Very recently, standard chemical transformation methods were applied to the transfection of moulting L3 B. malayi parasites (92). Previously, biolistic and microinjection techniques have been attempted in these parasites (93,94); however, both techniques are invasive and, in particular, biolistics adversely affected either the viability of the transgenic parasites or the ability of isolated embryos to undergo further development. In contrast, chemical transformation resulted in developmentally competent transfected parasites, and Selleck Erastin the reporter gene used was transcriptionally active throughout all stages of the parasites’ life cycle. However, transgene expression
was significantly reduced compared, for example, to transgenes introduced by biolistics, and hence, alternative chemical or biological methods of delivery into B. malayi are being investigated.

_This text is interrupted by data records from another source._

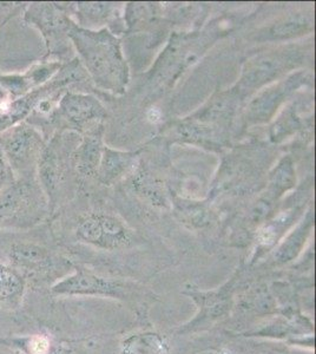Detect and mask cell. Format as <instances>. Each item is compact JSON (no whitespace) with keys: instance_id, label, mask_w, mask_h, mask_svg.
Segmentation results:
<instances>
[{"instance_id":"7","label":"cell","mask_w":316,"mask_h":354,"mask_svg":"<svg viewBox=\"0 0 316 354\" xmlns=\"http://www.w3.org/2000/svg\"><path fill=\"white\" fill-rule=\"evenodd\" d=\"M26 282L12 266L0 263V308H17L24 298Z\"/></svg>"},{"instance_id":"4","label":"cell","mask_w":316,"mask_h":354,"mask_svg":"<svg viewBox=\"0 0 316 354\" xmlns=\"http://www.w3.org/2000/svg\"><path fill=\"white\" fill-rule=\"evenodd\" d=\"M77 236L82 241L103 250H116L131 241L130 233L122 222L115 218L98 215L80 220L77 225Z\"/></svg>"},{"instance_id":"12","label":"cell","mask_w":316,"mask_h":354,"mask_svg":"<svg viewBox=\"0 0 316 354\" xmlns=\"http://www.w3.org/2000/svg\"><path fill=\"white\" fill-rule=\"evenodd\" d=\"M277 239V233L272 227H264L259 233V241L261 245H270L274 243Z\"/></svg>"},{"instance_id":"9","label":"cell","mask_w":316,"mask_h":354,"mask_svg":"<svg viewBox=\"0 0 316 354\" xmlns=\"http://www.w3.org/2000/svg\"><path fill=\"white\" fill-rule=\"evenodd\" d=\"M60 111L68 120L75 123L86 121L98 113L97 105L90 97L68 93L60 101Z\"/></svg>"},{"instance_id":"11","label":"cell","mask_w":316,"mask_h":354,"mask_svg":"<svg viewBox=\"0 0 316 354\" xmlns=\"http://www.w3.org/2000/svg\"><path fill=\"white\" fill-rule=\"evenodd\" d=\"M28 348L31 354H48L50 352V340L41 335H35L28 340Z\"/></svg>"},{"instance_id":"10","label":"cell","mask_w":316,"mask_h":354,"mask_svg":"<svg viewBox=\"0 0 316 354\" xmlns=\"http://www.w3.org/2000/svg\"><path fill=\"white\" fill-rule=\"evenodd\" d=\"M15 181L12 170L10 168L6 157L0 147V193Z\"/></svg>"},{"instance_id":"15","label":"cell","mask_w":316,"mask_h":354,"mask_svg":"<svg viewBox=\"0 0 316 354\" xmlns=\"http://www.w3.org/2000/svg\"><path fill=\"white\" fill-rule=\"evenodd\" d=\"M266 354H287V353H284V352H277V351H272V352H268V353H266Z\"/></svg>"},{"instance_id":"6","label":"cell","mask_w":316,"mask_h":354,"mask_svg":"<svg viewBox=\"0 0 316 354\" xmlns=\"http://www.w3.org/2000/svg\"><path fill=\"white\" fill-rule=\"evenodd\" d=\"M8 259L13 268L26 273H45L53 266V259L48 250L32 242H15L8 250Z\"/></svg>"},{"instance_id":"13","label":"cell","mask_w":316,"mask_h":354,"mask_svg":"<svg viewBox=\"0 0 316 354\" xmlns=\"http://www.w3.org/2000/svg\"><path fill=\"white\" fill-rule=\"evenodd\" d=\"M148 118L149 121L154 122V123H156V122L160 121V111L158 109H151L148 113Z\"/></svg>"},{"instance_id":"1","label":"cell","mask_w":316,"mask_h":354,"mask_svg":"<svg viewBox=\"0 0 316 354\" xmlns=\"http://www.w3.org/2000/svg\"><path fill=\"white\" fill-rule=\"evenodd\" d=\"M0 147L12 170L15 180L33 178L40 156L43 141L37 130L26 123H19L0 135Z\"/></svg>"},{"instance_id":"2","label":"cell","mask_w":316,"mask_h":354,"mask_svg":"<svg viewBox=\"0 0 316 354\" xmlns=\"http://www.w3.org/2000/svg\"><path fill=\"white\" fill-rule=\"evenodd\" d=\"M40 185L33 178L15 180L0 193V230L23 228L40 218Z\"/></svg>"},{"instance_id":"3","label":"cell","mask_w":316,"mask_h":354,"mask_svg":"<svg viewBox=\"0 0 316 354\" xmlns=\"http://www.w3.org/2000/svg\"><path fill=\"white\" fill-rule=\"evenodd\" d=\"M57 297H108L123 299L125 287L120 281L100 277L88 270H77L51 287Z\"/></svg>"},{"instance_id":"5","label":"cell","mask_w":316,"mask_h":354,"mask_svg":"<svg viewBox=\"0 0 316 354\" xmlns=\"http://www.w3.org/2000/svg\"><path fill=\"white\" fill-rule=\"evenodd\" d=\"M232 283L210 292L190 290L188 295L196 302L198 313L189 325H185V330H195L227 315L232 306Z\"/></svg>"},{"instance_id":"14","label":"cell","mask_w":316,"mask_h":354,"mask_svg":"<svg viewBox=\"0 0 316 354\" xmlns=\"http://www.w3.org/2000/svg\"><path fill=\"white\" fill-rule=\"evenodd\" d=\"M8 93L5 91L4 88L0 86V106H3V105L6 103V100H8Z\"/></svg>"},{"instance_id":"8","label":"cell","mask_w":316,"mask_h":354,"mask_svg":"<svg viewBox=\"0 0 316 354\" xmlns=\"http://www.w3.org/2000/svg\"><path fill=\"white\" fill-rule=\"evenodd\" d=\"M169 352L168 338L156 332L131 334L120 344V354H169Z\"/></svg>"}]
</instances>
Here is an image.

It is clear that techniques for the delivery of exogenous genes into parasitic helminths are now considered well established. However, in all examples described thus far, enforced transgene expression has been largely restricted to reporter genes such as GFP and luciferase, unlike with RNAi approaches where many genes involved in diverse cellular pathways have been targeted. Nevertheless, the full potential of transgenesis in parasitic helminths is starting to be realized for the study of parasite protein function. For example,
the role of the protein forkhead transcription factor-1 isoform b (FKTF-1b) in S. stercoralis’

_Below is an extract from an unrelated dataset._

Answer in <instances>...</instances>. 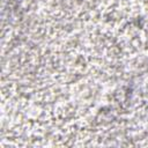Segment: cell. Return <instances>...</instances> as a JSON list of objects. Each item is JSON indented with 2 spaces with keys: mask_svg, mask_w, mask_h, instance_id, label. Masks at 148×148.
<instances>
[]
</instances>
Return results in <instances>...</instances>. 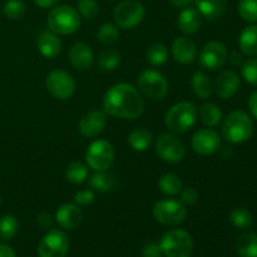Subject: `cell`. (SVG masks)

infective larval development was recently Panobinostat molecular weight investigated using GFP-linked proteins, including dominant negative mutants, introduced BCKDHA into adult female parasites via intra-gonadal microinjection (95). Here, the authors showed that recombinant FKTF-1b tagged with GFP localizes to specific tissues remodelled in infective larvae. Furthermore, mutant forms of FKTF-1b designed to interfere with endogenous FKTF-1b function resulted in incomplete development of the infective larval structures and prevented some transgenic larvae from arresting in the infective stage, indicating that FKTF-1b is required for the proper development of S. stercoralis’ infective larvae. Some of the first clear insights into the possibility of achieving heritable transgenesis were made in S. stercoralis and Parastrongyloides trichosuri. Li et al. (96) described the transgenesis of reporter constructs into the syncitial gonads of free-living females by microinjection. The plasmid constructs were found to be transmitted for as many as five generations, but were eventually lost without selection. However, none of the constructs were expressed beyond F2; hence, a stable transgene-expressing line was not generated. Greater success was achieved with P. trichosuri where transgene-expressing worms were established and maintained as transgenic worm lines (97).